# 取り組む課題
下に示す「悪」と「神の働き」を論じた文章を、一字も変えずに全文そのまま再現してください。

# 選択した文章
▼

私はこれまで、オリガルヒの「選民思想」が政治化した「グローバリズム」や、金権政治と有力産業が結託した「アメリカ帝国主義」、あまりにも社会的に問題の多い「生成AI」など、世界的な混乱の原因とも言える、これらの事象を論評してきました。
しかし「神の道」を踏むことになった今、全てが「大神」の胎の中で起こる「神の働き」であることを伝える立場となったからには、「事実の摘示」は必要であっても、これらの事象を「批判」するべきではないのです。
例えば「パンにカビが生える」のも「花瓶が落ちて割れる」のも、私たちから見れば「禍事」に思えるでしょう。
その現象が起こる要因は別にあるにしても、食べ物を腐らせる「細菌」や、モノが壊れる「重力」そのものを「悪」と考える人はいません。
これと同じように「人」の行いに対しても、一方的に「忌むべきもの」として捉えてはいけないのです。
それが例え「悪」として目に映っても、そこに宇宙の「摂理」があり、この事象をもたらした天には何かしらの「意義」があるはずだからです。
「禍事」は、その事象のもつ「意義」に対して、顧みるきっかけを与えられているに過ぎないということです。
ゆえに「悪」とは、自らに「反省」を促し、「学び」として知見を得て、「乗り越える」ことで「克服」されるべきものとしなければなりません。
ここで「悪」を「排除」することだけを唯一の解決策とするから、一つの「原因」を取り去っただけで根本的な「改善」とならず、同じ問題を繰り返すことになるのです。
だからこそ「悪」を「悪」と見做して終わらせるのではなく、それを「改善の礎」として物事を前進させていく必要があります。
それこそ、「光」さえあれば世に「天国」しかないようにできたはずの世界に、大神があえて「闇」をお造りになられた理由なのではないでしょうか。
「悪」があり、「禍事」と思える出来事を通して「成長」するからこそ「弥栄」がある、そのために「逆境」をもたらす存在もまた、「神の働き」の一部と考えるべきなのです。

▲

# 与えられた情報
▼

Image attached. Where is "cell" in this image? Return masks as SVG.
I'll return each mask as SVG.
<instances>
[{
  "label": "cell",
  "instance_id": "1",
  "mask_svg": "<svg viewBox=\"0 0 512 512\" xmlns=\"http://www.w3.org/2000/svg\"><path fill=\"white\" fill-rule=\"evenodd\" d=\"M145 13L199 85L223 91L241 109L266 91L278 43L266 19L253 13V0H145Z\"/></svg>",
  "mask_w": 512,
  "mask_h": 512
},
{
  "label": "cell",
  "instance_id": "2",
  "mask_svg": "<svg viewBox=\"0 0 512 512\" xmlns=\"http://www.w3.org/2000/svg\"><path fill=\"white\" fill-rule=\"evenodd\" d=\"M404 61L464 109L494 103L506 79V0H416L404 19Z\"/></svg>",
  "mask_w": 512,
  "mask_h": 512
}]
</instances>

▲

# 完成した課題
私はこれまで、オリガルヒの「選民思想」が政治化した「グローバリズム」や、金権政治と有力産業が結託した「アメリカ帝国主義」、あまりにも社会的に問題の多い「生成AI」など、世界的な混乱の原因とも言える、これらの事象を論評してきました。
しかし「神の道」を踏むことになった今、全てが「大神」の胎の中で起こる「神の働き」であることを伝える立場となったからには、「事実の摘示」は必要であっても、これらの事象を「批判」するべきではないのです。
例えば「パンにカビが生える」のも「花瓶が落ちて割れる」のも、私たちから見れば「禍事」に思えるでしょう。
その現象が起こる要因は別にあるにしても、食べ物を腐らせる「細菌」や、モノが壊れる「重力」そのものを「悪」と考える人はいません。
これと同じように「人」の行いに対しても、一方的に「忌むべきもの」として捉えてはいけないのです。
それが例え「悪」として目に映っても、そこに宇宙の「摂理」があり、この事象をもたらした天には何かしらの「意義」があるはずだからです。
「禍事」は、その事象のもつ「意義」に対して、顧みるきっかけを与えられているに過ぎないということです。
ゆえに「悪」とは、自らに「反省」を促し、「学び」として知見を得て、「乗り越える」ことで「克服」されるべきものとしなければなりません。
ここで「悪」を「排除」することだけを唯一の解決策とするから、一つの「原因」を取り去っただけで根本的な「改善」とならず、同じ問題を繰り返すことになるのです。
だからこそ「悪」を「悪」と見做して終わらせるのではなく、それを「改善の礎」として物事を前進させていく必要があります。
それこそ、「光」さえあれば世に「天国」しかないようにできたはずの世界に、大神があえて「闇」をお造りになられた理由なのではないでしょうか。
「悪」があり、「禍事」と思える出来事を通して「成長」するからこそ「弥栄」がある、そのために「逆境」をもたらす存在もまた、「神の働き」の一部と考えるべきなのです。